*** Opening WORKING DATA ***
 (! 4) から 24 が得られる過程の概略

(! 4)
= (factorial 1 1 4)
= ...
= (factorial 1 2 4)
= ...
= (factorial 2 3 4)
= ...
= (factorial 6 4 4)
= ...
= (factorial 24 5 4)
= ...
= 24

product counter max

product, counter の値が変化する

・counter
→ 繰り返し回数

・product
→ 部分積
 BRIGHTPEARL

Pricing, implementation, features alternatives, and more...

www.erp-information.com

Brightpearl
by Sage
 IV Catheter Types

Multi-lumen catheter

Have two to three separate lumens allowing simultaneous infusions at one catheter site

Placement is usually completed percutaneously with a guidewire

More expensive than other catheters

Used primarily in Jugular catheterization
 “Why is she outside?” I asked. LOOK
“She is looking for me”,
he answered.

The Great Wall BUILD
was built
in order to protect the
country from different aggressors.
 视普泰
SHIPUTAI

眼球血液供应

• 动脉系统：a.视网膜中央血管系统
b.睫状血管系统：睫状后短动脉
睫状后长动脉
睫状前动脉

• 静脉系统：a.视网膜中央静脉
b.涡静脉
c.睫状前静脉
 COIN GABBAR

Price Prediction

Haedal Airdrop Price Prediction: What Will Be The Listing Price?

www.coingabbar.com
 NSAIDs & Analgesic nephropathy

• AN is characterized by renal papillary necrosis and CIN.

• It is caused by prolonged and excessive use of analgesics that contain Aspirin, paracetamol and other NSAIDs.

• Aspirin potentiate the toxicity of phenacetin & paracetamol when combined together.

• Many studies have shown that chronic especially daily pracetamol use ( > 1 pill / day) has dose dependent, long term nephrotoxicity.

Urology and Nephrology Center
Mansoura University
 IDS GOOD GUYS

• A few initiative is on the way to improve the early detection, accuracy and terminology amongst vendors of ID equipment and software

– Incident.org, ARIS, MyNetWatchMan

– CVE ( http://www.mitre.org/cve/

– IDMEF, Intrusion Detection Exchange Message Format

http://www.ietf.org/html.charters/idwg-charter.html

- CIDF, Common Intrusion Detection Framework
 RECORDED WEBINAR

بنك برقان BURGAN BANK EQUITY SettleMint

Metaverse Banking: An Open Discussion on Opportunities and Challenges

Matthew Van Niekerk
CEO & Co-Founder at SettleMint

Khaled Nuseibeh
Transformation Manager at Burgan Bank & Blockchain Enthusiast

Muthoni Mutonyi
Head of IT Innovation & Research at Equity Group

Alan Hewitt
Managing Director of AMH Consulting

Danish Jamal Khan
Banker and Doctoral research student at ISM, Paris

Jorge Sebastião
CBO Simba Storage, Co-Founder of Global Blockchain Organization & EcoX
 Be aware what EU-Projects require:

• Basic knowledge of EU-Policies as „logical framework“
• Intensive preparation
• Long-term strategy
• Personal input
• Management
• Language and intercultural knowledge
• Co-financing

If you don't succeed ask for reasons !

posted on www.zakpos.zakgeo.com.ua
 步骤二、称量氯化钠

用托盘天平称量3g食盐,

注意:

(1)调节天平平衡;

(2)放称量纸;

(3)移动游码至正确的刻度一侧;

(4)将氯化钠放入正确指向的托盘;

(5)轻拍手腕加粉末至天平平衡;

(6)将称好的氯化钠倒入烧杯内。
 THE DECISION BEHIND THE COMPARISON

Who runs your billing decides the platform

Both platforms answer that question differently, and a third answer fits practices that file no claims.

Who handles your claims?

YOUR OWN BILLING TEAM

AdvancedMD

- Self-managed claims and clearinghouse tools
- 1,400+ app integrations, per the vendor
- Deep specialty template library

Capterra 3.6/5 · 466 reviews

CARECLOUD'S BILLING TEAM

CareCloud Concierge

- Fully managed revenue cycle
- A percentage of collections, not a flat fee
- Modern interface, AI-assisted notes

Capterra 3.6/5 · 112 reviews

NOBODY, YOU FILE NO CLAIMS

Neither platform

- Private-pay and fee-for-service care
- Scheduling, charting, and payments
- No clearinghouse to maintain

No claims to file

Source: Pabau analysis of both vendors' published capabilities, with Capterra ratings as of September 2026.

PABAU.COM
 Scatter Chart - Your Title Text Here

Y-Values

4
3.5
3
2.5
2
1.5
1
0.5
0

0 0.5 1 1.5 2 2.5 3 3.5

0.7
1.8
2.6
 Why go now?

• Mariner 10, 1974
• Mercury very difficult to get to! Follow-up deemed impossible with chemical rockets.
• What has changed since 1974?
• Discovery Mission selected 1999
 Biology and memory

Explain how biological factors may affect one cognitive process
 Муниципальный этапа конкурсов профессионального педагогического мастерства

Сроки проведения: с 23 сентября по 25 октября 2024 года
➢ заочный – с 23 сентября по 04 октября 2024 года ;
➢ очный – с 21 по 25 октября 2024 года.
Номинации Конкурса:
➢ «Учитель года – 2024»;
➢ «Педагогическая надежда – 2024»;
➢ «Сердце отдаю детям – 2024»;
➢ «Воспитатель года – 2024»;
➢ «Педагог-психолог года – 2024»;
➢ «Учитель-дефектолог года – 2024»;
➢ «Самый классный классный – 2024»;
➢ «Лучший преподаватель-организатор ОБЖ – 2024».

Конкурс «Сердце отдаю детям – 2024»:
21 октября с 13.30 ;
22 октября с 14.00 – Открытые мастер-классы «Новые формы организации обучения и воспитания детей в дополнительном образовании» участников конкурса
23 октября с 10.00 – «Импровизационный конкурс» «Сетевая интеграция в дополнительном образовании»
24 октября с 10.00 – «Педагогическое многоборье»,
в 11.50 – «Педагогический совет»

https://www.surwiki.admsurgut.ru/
*** Closing WORKING DATA ***
Where a line of the records contains the word "сентября", copy that line.

Сроки проведения: с 23 сентября по 25 октября 2024 года
➢ заочный – с 23 сентября по 04 октября 2024 года ;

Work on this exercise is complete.